→ **QUOTED PASSAGE**

It’s not surprising that the woman reacted as emotionally as she did; not when you understand the big picture. “You come from a position of no control in your life because you come from a setting of abuse,” Benos says, “and then the one thing that allows you to put on your face for the world — your coping mechanism — is your appearance, and then someone takes that power from you; it’s going to create a set of deeper mental health issue and behavioral issues.”
Talking about makeup in prisons isn’t just talking about eyeshadow palettes for sale at the commissary or having hair relaxers stocked on salon shelves. It’s about addressing the fact that a huge portion of our society is funneled into a pipeline that lands in a cell. We know this, but don’t implement the kind of policies that will help rehabilitate them toward a better life after their sentence. We take a hard-nosed stance on law and order, but there’s almost no conversation about how to help people re-enter society once they have paid their dues.
And reenter they will. In fact, 98 percent of people leave prison and re-enter society, coming to a neighborhood near you.
“What kind of people do we want coming back?” asks Jennifer Vollen-Katz, executive director of the John Howard Association, a prison watchdog and correctional policy organization. “Do we want people who are even more broken when they came in? Or do we want people who had an opportunity to better themselves? To get educated, acquire job skills, training? But [who] also had an opportunity to work on the thing that was part of the problem that led them to whatever behavior led them to prison.”
Many Americans believe the point of the prison system is to hurt. But we should be more interested in outcomes. “I would advocate that as a society we stop being mad and we start being realistic and we start thinking about what it is that we want out of this system,” Vollen-Katz says.
And this realization isn’t new. In a 1934 article in the Battle Creek Enquirer, the Michigan newspaper pointed out that the prisoner doesn’t stand a chance if “a system is imposed which tends to embitter rather than rehabilitate him.” The chaplain argued that the 1930s system was not only filling up prisons faster than they were being built, but also making hardened criminals out of the people “who could be rehabilitated to normal, safe, and productive lives.”
Knowing what we know, we have to ask ourselves: When will we start realizing it’s more beneficial to help rather than to hurt? And if we can’t relent on something as inconsequential as a tube of mascara, then when will we take action on bigger issues, such as abolishing money bail, which criminalizes the poor; challenging the school-to-prison pipeline; stopping the torture of the mentally ill in confinement; or objecting to the end of in-person prison visits?
And when we instead stomp our feet and yell “lock ’em up” at the most vulnerable among us, what, exactly, does that say about us a society?

→ **INFORMATION SHOWN**
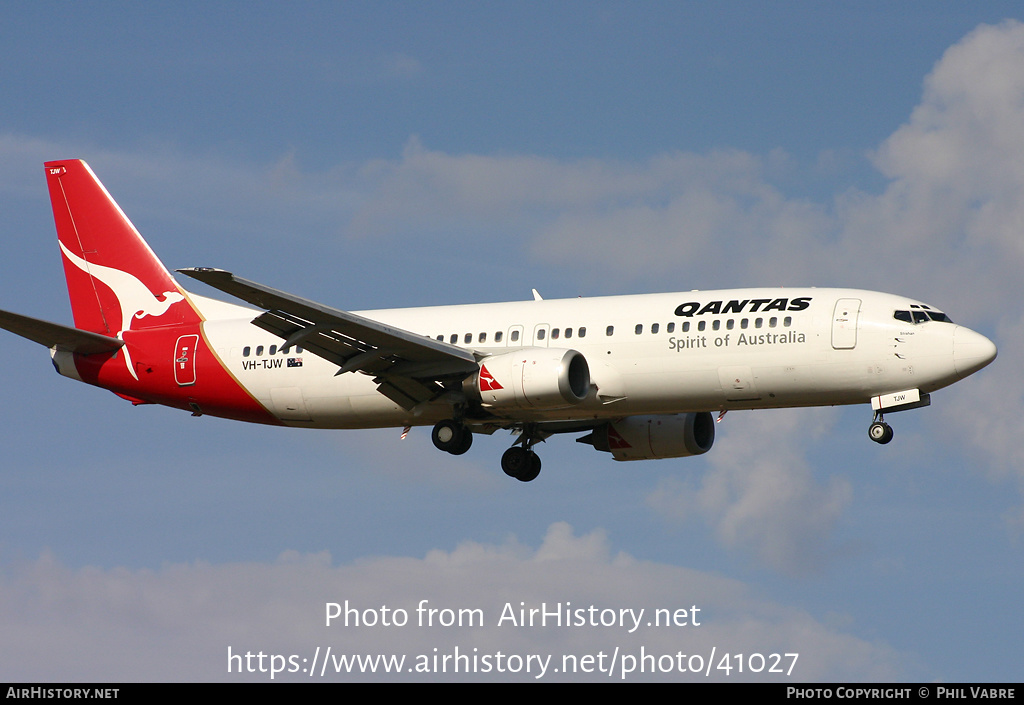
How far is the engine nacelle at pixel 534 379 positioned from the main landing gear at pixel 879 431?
777 cm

→ **APPLY WHAT YOU READ**
a) Copy word for word the stretch of the article on makeup in prisons from "Talking about makeup" through "neighborhood near you.".
b) Which bigger issues does the article on makeup in prisons name as needing action? List every one.
c) Answer these questions from the article on makeup in prisons:
(i) What percentage of people leave prison and re-enter society?
(ii) Which organization has Jennifer Vollen-Katz as executive director?
(iii) In what year did the Battle Creek Enquirer article appear?
The listing has no connection to the article on makeup in prisons.

→ **ANSWERS BELOW**
a)
Talking about makeup in prisons isn’t just talking about eyeshadow palettes for sale at the commissary or having hair relaxers stocked on salon shelves. It’s about addressing the fact that a huge portion of our society is funneled into a pipeline that lands in a cell. We know this, but don’t implement the kind of policies that will help rehabilitate them toward a better life after their sentence. We take a hard-nosed stance on law and order, but there’s almost no conversation about how to help people re-enter society once they have paid their dues.
And reenter they will. In fact, 98 percent of people leave prison and re-enter society, coming to a neighborhood near you.

b)
- Abolishing money bail
- Challenging the school-to-prison pipeline
- Stopping the torture of the mentally ill in confinement
- Objecting to the end of in-person prison visits

c)
(i) 98 percent
(ii) The John Howard Association
(iii) 1934